The distinction between "effects" and "values" doesn't really depend on the abstraction. FunctorApplicative and Monad just give us tools what we can do with them (Functors allow to modify values inside, Applicatives allow to combine effects and Monads allow effects to depend on the previous values).
[StackOverflow]

Parallel has nothing to do with threads

...at least not in this context.
A slightly simplified signature of andThen is: 
def andThen[B](f: A => Validated[E, B]): Validated[E, B] 
and it looks exactly as flatMap would look like. Unfortunately, andThen cannot be just renamed to flatMap. The latter is an operation from the Monad type class, and since cats.Monad extends cats.Applicative there is a law that defines how their operations must relate to each other. One of them says that Applicative operations must be equivalent to the same operations implemented using Monad operations. In the case of Validated this means that if there was an instance of the Monad type class, the Applicative operations wouldn't be able to accumulate errors
[Roman Timushev's blog]

For this reason, you can't use a Validated in a for comprehension.

You can, of course, convert between, say, Either and Validated when you want monadic and applicative behaviour respectively.
When browsing the various Monads included in Cats, you may have noticed that some of them have data types that are actually of the same structure, but instead have instances of Applicative. E.g. Either and Validated. This is because defining a Monad instance for data types like Validated would be inconsistent with its error-accumulating behaviour. In short, Monads describe dependent computations and Applicatives describe independent computations.
[The Cats documentation on Parallel].

And this is where Parallel or rather its super trait NonEmptyParallel comes in. From the docs: "Some types that form a FlatMap, are also capable of forming an Apply that supports parallel composition. The NonEmptyParallel type class allows us to represent this relationship."

Now, if we have a

EitherNel[String, A]

where EitherNec is just a type alias for Either[NonEmptyList[E], A] then a call to

tupled.parMapN(f)

(where f is of type A => B) will magically accumulate our Lefts.

[Note, that if you look at the parallel code, you'll see a few ~> which  Rob Norris describes thus: "~> is like => but it operates on type constructors"]

Rob Norris @tpolecat Jul 18 03:58
Parallel is more general than it may appear.
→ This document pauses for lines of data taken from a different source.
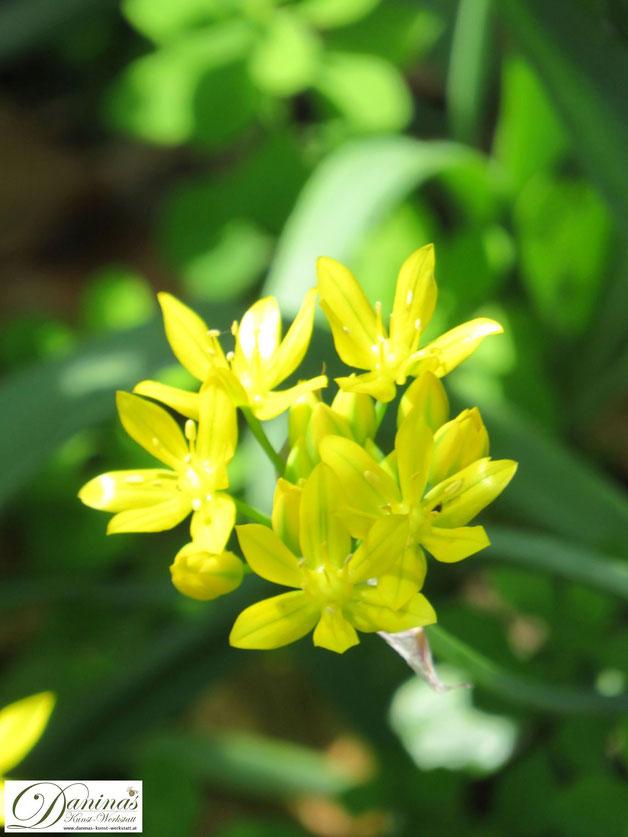 Bienenfreundliche Zwiebelblumen im Garten: Sommerblüher Goldlauch Allium Moly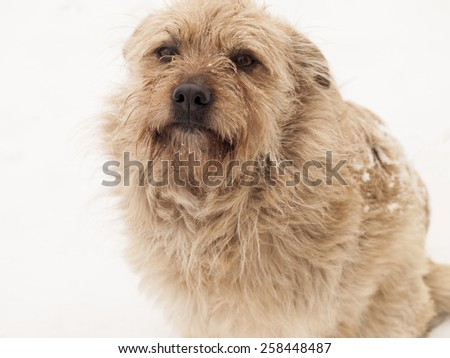 hairy little dog on a background of white snow - stock photo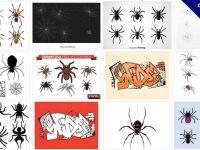 [ 蜘蛛圖片 ]  40套 illustrator 蜘蛛圖案下載 / 蜘蛛網圖片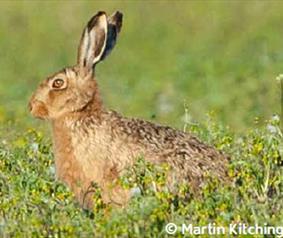 Easington Hare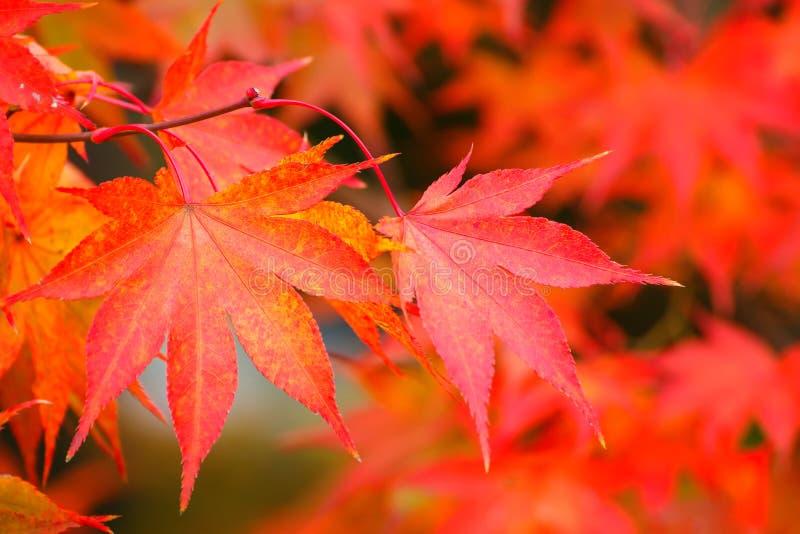 färgrik leaveslönn för höst arkivfoto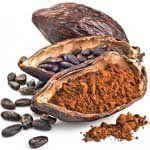 nota-olfattiva-Baccello di Cacao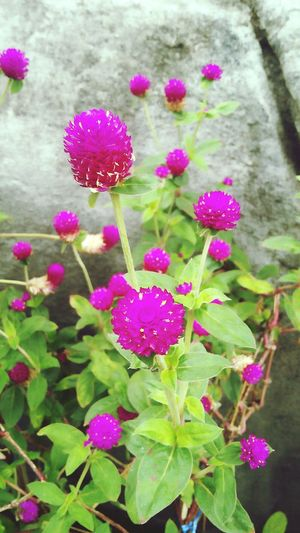 Amaranth flower in tree 2 Amaranth Flower In Tree Pink Flower Purple Flower Flower Head Flower Pink Color Purple Petal Close-up Plant Botany Plant Life In Bloom Pollen Blooming Purple Color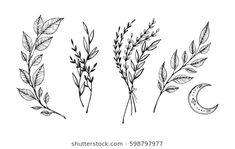 Find Hand Sketched Vector Vintage Elements Laurels stock images in HD and millions of other royalty-free stock photos, illustrations and vectors in the Shutterstock collection. Botanisches Tattoo, Wild Tattoo, Poke Tattoo, Piercing Tattoo, Piercings, Black Ink Tattoos, Mini Tattoos, Flower Tattoos, Small Tattoos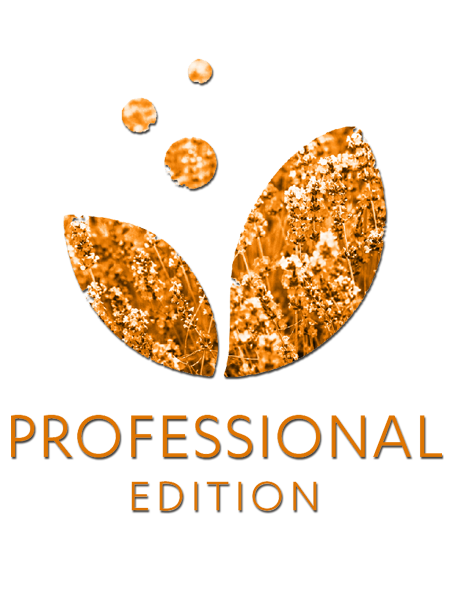 Professional Edition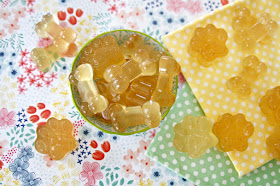 Chamomile gelatin gummy treats for dogs shaped like paws and bones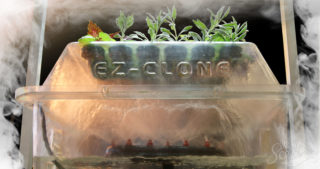 How to Grow Cannabis with an Aeroponics System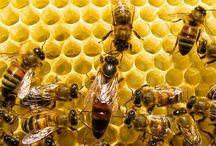 bee / abelhas, colaboração, sociedade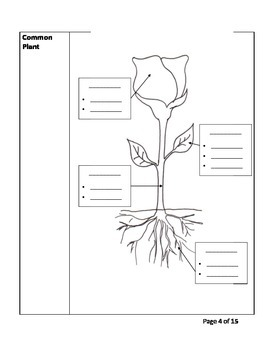 Plants and Life Processes Cornell Notes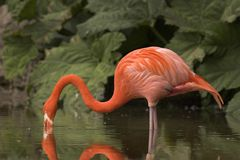 Flamingo Close Up. This image was captured at Dudley Zoo, England, UK Royalty Free Stock Images
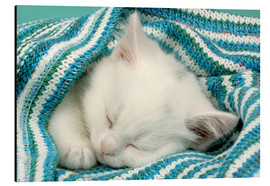 Cuadro de aluminio  White kitten sleeping under stripy blanket - Greg Cuddiford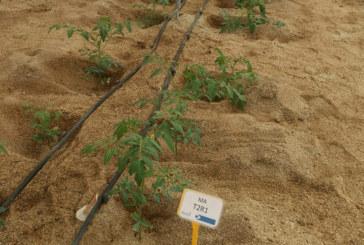 Ensayos de Ecoculture para bajar el consumo de agua en tomate
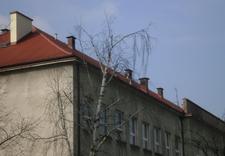 papy podkładowe - BGJ Sp. z o.o. zdjęcie 5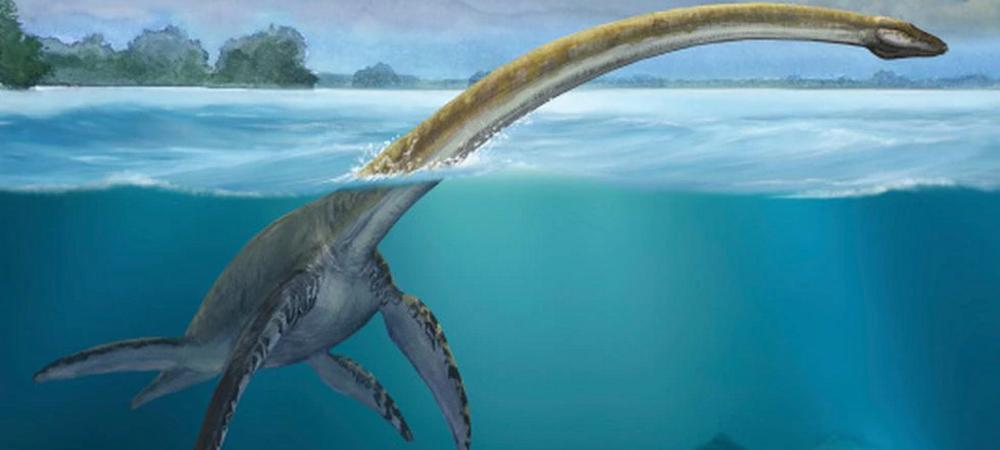Morro solar de Chorrillos es protagonista del primer hallazgo de un Plesiosaurio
It describes a relationship between a monad and an associated applicative functor. For IO the applicative really does run things in parallel. For Either the applicative accumulates values on the left. For List the applicative zips instead of Cartesian product.
Only IO requires the context shift.


Summary
Fabio Labella @SystemFw I think "use par* to accumulate errors" is easier to explain that "well, the reason why you cannot flatMap Validated is because of the laws of consistency between Applicative and Monad"
Oleg Pyzhcov @oleg-py "user par* to accumulate errors, but make sure your error type has a semigroup instance" ... The thing about Parallel, I think, is that many people learn about it in the context of IO where the wording makes intuitive sense which doesn't translate at all to what we call Parallel in cats
Since we're talking about semigroups, we can parallelize the computation in the concurrency sense of the word since semigroups go hand-in-hand with parallel computations.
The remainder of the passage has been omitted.